Embryo-fetal Toxicity

  • KYPROLIS can cause fetal harm when administered to a pregnant woman.
  • Females of reproductive potential should be advised to avoid becoming pregnant while being treated with KYPROLIS and for 6 months following the final dose. Males of reproductive potential should be advised to avoid fathering a child while being treated with KYPROLIS and for 3 months following the final dose.
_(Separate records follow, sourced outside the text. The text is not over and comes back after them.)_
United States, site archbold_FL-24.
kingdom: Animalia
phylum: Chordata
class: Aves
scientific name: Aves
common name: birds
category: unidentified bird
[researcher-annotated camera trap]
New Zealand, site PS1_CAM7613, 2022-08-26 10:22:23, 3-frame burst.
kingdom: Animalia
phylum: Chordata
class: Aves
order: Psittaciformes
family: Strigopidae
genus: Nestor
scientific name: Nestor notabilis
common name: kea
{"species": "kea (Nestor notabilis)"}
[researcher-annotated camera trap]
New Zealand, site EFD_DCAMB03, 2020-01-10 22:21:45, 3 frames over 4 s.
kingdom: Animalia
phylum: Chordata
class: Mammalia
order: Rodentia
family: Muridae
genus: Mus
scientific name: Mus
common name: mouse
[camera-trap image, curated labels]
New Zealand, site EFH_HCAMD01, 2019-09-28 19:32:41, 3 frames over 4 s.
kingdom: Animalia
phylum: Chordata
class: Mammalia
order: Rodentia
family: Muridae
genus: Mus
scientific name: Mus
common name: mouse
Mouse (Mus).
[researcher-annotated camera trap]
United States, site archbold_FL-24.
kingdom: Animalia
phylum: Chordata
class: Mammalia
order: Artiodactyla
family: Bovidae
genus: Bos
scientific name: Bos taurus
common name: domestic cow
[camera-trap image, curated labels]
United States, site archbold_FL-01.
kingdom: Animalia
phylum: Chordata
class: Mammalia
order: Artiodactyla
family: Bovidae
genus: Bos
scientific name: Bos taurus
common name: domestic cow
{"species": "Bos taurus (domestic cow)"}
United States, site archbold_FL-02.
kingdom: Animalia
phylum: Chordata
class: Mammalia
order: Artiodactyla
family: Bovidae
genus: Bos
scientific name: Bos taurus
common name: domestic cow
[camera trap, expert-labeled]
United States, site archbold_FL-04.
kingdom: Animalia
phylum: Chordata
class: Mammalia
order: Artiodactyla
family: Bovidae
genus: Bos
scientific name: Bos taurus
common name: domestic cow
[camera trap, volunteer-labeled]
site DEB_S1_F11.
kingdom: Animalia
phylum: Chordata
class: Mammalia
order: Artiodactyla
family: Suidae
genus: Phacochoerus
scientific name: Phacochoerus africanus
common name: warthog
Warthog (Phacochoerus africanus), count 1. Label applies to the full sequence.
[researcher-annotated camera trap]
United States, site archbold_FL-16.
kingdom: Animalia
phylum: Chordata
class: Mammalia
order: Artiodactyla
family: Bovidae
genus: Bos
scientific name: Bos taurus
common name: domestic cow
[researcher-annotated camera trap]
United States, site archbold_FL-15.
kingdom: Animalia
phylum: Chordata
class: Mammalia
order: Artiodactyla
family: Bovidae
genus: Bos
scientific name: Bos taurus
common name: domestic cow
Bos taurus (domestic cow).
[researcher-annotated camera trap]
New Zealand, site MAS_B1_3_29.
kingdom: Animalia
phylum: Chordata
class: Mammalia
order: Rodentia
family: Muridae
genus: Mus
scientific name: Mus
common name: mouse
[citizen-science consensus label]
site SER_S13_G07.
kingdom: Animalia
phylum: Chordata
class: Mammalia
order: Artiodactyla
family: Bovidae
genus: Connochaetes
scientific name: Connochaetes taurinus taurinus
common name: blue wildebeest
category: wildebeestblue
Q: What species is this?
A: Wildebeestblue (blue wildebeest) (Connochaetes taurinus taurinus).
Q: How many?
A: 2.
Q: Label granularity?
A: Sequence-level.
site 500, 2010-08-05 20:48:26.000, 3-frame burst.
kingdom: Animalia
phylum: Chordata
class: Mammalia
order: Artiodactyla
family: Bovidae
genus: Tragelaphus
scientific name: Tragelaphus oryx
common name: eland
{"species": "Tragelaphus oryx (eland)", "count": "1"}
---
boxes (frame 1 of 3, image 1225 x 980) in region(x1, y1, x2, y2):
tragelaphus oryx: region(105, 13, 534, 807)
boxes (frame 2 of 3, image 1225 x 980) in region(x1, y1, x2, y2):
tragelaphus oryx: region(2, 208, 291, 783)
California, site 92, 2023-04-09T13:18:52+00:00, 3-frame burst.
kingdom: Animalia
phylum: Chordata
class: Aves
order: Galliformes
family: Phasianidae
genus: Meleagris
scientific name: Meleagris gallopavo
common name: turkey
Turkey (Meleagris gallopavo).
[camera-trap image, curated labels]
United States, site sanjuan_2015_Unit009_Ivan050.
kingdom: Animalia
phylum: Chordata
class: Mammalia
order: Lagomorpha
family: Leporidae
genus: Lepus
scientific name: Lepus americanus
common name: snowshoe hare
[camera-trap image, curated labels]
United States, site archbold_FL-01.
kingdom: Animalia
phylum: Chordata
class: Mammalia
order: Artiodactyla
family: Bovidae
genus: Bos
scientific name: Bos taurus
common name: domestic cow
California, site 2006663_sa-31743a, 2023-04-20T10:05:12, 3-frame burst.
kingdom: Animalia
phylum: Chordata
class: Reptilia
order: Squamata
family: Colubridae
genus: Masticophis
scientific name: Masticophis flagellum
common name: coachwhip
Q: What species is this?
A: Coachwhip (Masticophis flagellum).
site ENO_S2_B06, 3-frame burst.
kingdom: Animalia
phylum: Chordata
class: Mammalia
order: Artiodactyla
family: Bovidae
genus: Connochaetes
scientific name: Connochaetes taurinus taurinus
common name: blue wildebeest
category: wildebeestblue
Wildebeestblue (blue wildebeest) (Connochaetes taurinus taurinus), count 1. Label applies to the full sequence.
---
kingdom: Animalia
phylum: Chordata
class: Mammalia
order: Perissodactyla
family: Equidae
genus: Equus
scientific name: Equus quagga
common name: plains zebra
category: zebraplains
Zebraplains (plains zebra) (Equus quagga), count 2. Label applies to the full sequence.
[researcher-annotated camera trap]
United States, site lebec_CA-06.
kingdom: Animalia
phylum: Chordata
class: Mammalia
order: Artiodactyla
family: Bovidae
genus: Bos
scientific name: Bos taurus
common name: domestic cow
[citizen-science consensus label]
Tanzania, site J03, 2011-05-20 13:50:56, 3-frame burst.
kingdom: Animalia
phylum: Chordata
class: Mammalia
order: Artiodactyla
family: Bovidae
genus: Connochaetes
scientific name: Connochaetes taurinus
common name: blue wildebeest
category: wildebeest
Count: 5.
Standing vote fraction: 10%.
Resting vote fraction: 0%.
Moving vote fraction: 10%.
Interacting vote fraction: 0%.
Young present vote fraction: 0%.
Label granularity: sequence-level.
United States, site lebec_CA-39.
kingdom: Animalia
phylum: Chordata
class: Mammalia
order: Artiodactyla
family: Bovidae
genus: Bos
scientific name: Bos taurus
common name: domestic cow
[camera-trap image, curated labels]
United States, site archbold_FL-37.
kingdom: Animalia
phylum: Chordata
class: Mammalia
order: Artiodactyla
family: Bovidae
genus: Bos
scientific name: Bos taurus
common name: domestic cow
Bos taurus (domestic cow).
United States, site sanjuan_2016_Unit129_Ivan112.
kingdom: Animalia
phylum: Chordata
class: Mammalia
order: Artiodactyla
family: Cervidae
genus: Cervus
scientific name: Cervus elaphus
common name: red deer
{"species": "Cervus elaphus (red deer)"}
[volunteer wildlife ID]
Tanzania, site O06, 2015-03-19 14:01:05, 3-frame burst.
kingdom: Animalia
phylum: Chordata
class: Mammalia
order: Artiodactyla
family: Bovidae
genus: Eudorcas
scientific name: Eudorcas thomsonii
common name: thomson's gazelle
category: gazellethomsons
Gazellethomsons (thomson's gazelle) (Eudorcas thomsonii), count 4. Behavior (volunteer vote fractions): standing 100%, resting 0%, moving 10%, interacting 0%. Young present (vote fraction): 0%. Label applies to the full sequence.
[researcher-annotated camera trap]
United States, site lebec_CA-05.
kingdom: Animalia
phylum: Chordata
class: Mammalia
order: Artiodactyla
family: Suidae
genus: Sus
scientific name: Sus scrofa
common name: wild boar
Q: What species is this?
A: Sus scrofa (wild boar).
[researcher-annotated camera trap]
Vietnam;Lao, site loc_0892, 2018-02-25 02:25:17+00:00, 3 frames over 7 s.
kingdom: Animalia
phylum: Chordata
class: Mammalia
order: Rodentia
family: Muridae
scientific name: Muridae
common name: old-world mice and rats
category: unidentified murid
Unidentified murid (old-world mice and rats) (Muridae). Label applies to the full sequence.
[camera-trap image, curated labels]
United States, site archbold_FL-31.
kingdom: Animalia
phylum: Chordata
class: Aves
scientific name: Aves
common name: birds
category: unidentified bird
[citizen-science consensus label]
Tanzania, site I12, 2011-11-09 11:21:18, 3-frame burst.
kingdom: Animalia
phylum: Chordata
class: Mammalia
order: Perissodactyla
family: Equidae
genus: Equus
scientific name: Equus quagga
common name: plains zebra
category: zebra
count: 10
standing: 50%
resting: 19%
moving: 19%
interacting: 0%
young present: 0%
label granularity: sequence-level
If this drug is used during pregnancy, or if pregnancy occurs while taking this drug, the patient should be apprised of the potential hazard to the fetus.

Adverse Reactions

  • The most common adverse reactions in the combination therapy trials: anemia, neutropenia, diarrhea, dyspnea, fatigue, thrombocytopenia, pyrexia, insomnia, muscle spasm, cough, upper respiratory tract infection, hypokalemia.
  • The most common adverse reactions in monotherapy trials: anemia, fatigue, thrombocytopenia, nausea, pyrexia, dyspnea, diarrhea, headache, cough, edema peripheral.

Please see full Prescribing Information.

INDICATIONS

  • KYPROLIS® (carfilzomib) is indicated in combination with dexamethasone or with lenalidomide plus dexamethasone for the treatment of patients with relapsed or refractory multiple myeloma who have received one to three lines of therapy.
  • KYPROLIS® is indicated as a single agent for the treatment of patients with relapsed or refractory multiple myeloma who have received one or more lines of therapy.